Problem to solve: This task calls for printing every entry exactly.

Data extracted from a collection
========

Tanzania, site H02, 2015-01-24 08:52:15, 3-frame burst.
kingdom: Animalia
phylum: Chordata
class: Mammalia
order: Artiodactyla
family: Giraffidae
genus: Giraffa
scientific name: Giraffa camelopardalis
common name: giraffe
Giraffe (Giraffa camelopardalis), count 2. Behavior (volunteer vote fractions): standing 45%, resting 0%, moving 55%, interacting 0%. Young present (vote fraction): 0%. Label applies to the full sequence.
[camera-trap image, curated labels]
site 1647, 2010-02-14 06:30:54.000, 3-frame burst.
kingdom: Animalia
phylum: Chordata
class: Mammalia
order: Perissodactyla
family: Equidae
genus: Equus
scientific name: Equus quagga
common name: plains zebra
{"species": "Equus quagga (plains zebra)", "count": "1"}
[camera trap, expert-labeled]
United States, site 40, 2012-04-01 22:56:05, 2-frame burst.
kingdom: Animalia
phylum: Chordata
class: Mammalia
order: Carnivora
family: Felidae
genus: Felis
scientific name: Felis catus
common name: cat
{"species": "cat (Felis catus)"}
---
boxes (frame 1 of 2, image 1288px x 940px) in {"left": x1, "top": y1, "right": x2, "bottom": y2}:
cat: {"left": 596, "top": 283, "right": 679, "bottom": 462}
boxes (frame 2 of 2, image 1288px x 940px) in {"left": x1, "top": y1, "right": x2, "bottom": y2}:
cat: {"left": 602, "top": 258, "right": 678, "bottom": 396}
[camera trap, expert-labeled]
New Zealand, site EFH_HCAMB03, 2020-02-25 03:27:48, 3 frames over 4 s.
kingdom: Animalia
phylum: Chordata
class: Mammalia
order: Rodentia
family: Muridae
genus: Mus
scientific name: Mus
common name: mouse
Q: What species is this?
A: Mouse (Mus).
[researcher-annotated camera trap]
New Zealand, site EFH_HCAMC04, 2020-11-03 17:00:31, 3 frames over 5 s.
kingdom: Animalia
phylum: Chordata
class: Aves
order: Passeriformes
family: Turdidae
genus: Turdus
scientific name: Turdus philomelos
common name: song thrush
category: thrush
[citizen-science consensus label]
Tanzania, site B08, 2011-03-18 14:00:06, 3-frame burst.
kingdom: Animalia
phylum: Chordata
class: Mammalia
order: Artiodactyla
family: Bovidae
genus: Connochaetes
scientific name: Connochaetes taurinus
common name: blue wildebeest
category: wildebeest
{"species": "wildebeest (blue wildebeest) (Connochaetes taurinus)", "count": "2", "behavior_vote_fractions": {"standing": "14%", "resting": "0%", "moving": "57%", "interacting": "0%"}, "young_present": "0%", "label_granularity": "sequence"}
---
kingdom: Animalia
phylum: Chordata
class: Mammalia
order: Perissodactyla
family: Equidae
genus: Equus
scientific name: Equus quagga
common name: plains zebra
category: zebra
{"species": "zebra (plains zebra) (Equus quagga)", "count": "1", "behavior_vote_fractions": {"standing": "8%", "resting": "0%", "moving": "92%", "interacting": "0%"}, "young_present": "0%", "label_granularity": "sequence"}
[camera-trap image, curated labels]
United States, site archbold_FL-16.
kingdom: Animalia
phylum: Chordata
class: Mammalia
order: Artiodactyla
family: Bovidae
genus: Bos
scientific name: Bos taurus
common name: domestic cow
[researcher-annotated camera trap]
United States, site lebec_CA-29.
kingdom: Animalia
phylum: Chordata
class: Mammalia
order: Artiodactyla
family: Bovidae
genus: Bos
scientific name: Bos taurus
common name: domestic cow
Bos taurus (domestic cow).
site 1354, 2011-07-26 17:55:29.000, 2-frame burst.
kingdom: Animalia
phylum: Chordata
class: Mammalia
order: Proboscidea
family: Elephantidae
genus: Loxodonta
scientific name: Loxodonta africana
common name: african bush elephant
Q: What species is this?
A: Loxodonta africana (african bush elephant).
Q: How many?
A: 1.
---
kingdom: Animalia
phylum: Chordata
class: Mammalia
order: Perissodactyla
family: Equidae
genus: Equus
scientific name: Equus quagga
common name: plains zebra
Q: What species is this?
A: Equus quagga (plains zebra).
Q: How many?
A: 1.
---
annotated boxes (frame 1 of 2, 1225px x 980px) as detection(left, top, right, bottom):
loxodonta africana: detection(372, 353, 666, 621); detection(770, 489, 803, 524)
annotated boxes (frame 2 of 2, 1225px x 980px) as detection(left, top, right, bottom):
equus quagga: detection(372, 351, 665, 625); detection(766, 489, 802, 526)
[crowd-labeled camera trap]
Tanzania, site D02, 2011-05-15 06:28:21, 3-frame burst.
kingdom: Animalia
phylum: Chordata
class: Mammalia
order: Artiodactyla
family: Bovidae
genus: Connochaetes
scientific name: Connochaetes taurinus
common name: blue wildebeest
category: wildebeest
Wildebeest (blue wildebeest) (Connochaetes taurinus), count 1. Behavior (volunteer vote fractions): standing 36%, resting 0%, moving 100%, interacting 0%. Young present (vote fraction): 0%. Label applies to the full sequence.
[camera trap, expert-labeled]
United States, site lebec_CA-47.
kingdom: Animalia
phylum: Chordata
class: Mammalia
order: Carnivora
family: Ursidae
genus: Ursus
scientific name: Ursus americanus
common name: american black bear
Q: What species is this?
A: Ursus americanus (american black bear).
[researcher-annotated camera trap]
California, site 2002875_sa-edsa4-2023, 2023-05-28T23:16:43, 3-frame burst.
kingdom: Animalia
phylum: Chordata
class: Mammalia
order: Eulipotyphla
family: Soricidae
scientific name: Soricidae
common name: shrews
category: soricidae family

========

Written answer:
Tanzania, site H02, 2015-01-24 08:52:15, 3-frame burst.
kingdom: Animalia
phylum: Chordata
class: Mammalia
order: Artiodactyla
family: Giraffidae
genus: Giraffa
scientific name: Giraffa camelopardalis
common name: giraffe
Giraffe (Giraffa camelopardalis), count 2. Behavior (volunteer vote fractions): standing 45%, resting 0%, moving 55%, interacting 0%. Young present (vote fraction): 0%. Label applies to the full sequence.
[camera-trap image, curated labels]
site 1647, 2010-02-14 06:30:54.000, 3-frame burst.
kingdom: Animalia
phylum: Chordata
class: Mammalia
order: Perissodactyla
family: Equidae
genus: Equus
scientific name: Equus quagga
common name: plains zebra
{"species": "Equus quagga (plains zebra)", "count": "1"}
[camera trap, expert-labeled]
United States, site 40, 2012-04-01 22:56:05, 2-frame burst.
kingdom: Animalia
phylum: Chordata
class: Mammalia
order: Carnivora
family: Felidae
genus: Felis
scientific name: Felis catus
common name: cat
{"species": "cat (Felis catus)"}
---
boxes (frame 1 of 2, image 1288px x 940px) in {"left": x1, "top": y1, "right": x2, "bottom": y2}:
cat: {"left": 596, "top": 283, "right": 679, "bottom": 462}
boxes (frame 2 of 2, image 1288px x 940px) in {"left": x1, "top": y1, "right": x2, "bottom": y2}:
cat: {"left": 602, "top": 258, "right": 678, "bottom": 396}
[camera trap, expert-labeled]
New Zealand, site EFH_HCAMB03, 2020-02-25 03:27:48, 3 frames over 4 s.
kingdom: Animalia
phylum: Chordata
class: Mammalia
order: Rodentia
family: Muridae
genus: Mus
scientific name: Mus
common name: mouse
Q: What species is this?
A: Mouse (Mus).
[researcher-annotated camera trap]
New Zealand, site EFH_HCAMC04, 2020-11-03 17:00:31, 3 frames over 5 s.
kingdom: Animalia
phylum: Chordata
class: Aves
order: Passeriformes
family: Turdidae
genus: Turdus
scientific name: Turdus philomelos
common name: song thrush
category: thrush
[citizen-science consensus label]
Tanzania, site B08, 2011-03-18 14:00:06, 3-frame burst.
kingdom: Animalia
phylum: Chordata
class: Mammalia
order: Artiodactyla
family: Bovidae
genus: Connochaetes
scientific name: Connochaetes taurinus
common name: blue wildebeest
category: wildebeest
{"species": "wildebeest (blue wildebeest) (Connochaetes taurinus)", "count": "2", "behavior_vote_fractions": {"standing": "14%", "resting": "0%", "moving": "57%", "interacting": "0%"}, "young_present": "0%", "label_granularity": "sequence"}
---
kingdom: Animalia
phylum: Chordata
class: Mammalia
order: Perissodactyla
family: Equidae
genus: Equus
scientific name: Equus quagga
common name: plains zebra
category: zebra
{"species": "zebra (plains zebra) (Equus quagga)", "count": "1", "behavior_vote_fractions": {"standing": "8%", "resting": "0%", "moving": "92%", "interacting": "0%"}, "young_present": "0%", "label_granularity": "sequence"}
[camera-trap image, curated labels]
United States, site archbold_FL-16.
kingdom: Animalia
phylum: Chordata
class: Mammalia
order: Artiodactyla
family: Bovidae
genus: Bos
scientific name: Bos taurus
common name: domestic cow
[researcher-annotated camera trap]
United States, site lebec_CA-29.
kingdom: Animalia
phylum: Chordata
class: Mammalia
order: Artiodactyla
family: Bovidae
genus: Bos
scientific name: Bos taurus
common name: domestic cow
Bos taurus (domestic cow).
site 1354, 2011-07-26 17:55:29.000, 2-frame burst.
kingdom: Animalia
phylum: Chordata
class: Mammalia
order: Proboscidea
family: Elephantidae
genus: Loxodonta
scientific name: Loxodonta africana
common name: african bush elephant
Q: What species is this?
A: Loxodonta africana (african bush elephant).
Q: How many?
A: 1.
---
kingdom: Animalia
phylum: Chordata
class: Mammalia
order: Perissodactyla
family: Equidae
genus: Equus
scientific name: Equus quagga
common name: plains zebra
Q: What species is this?
A: Equus quagga (plains zebra).
Q: How many?
A: 1.
---
annotated boxes (frame 1 of 2, 1225px x 980px) as detection(left, top, right, bottom):
loxodonta africana: detection(372, 353, 666, 621); detection(770, 489, 803, 524)
annotated boxes (frame 2 of 2, 1225px x 980px) as detection(left, top, right, bottom):
equus quagga: detection(372, 351, 665, 625); detection(766, 489, 802, 526)
[crowd-labeled camera trap]
Tanzania, site D02, 2011-05-15 06:28:21, 3-frame burst.
kingdom: Animalia
phylum: Chordata
class: Mammalia
order: Artiodactyla
family: Bovidae
genus: Connochaetes
scientific name: Connochaetes taurinus
common name: blue wildebeest
category: wildebeest
Wildebeest (blue wildebeest) (Connochaetes taurinus), count 1. Behavior (volunteer vote fractions): standing 36%, resting 0%, moving 100%, interacting 0%. Young present (vote fraction): 0%. Label applies to the full sequence.
[camera trap, expert-labeled]
United States, site lebec_CA-47.
kingdom: Animalia
phylum: Chordata
class: Mammalia
order: Carnivora
family: Ursidae
genus: Ursus
scientific name: Ursus americanus
common name: american black bear
Q: What species is this?
A: Ursus americanus (american black bear).
[researcher-annotated camera trap]
California, site 2002875_sa-edsa4-2023, 2023-05-28T23:16:43, 3-frame burst.
kingdom: Animalia
phylum: Chordata
class: Mammalia
order: Eulipotyphla
family: Soricidae
scientific name: Soricidae
common name: shrews
category: soricidae family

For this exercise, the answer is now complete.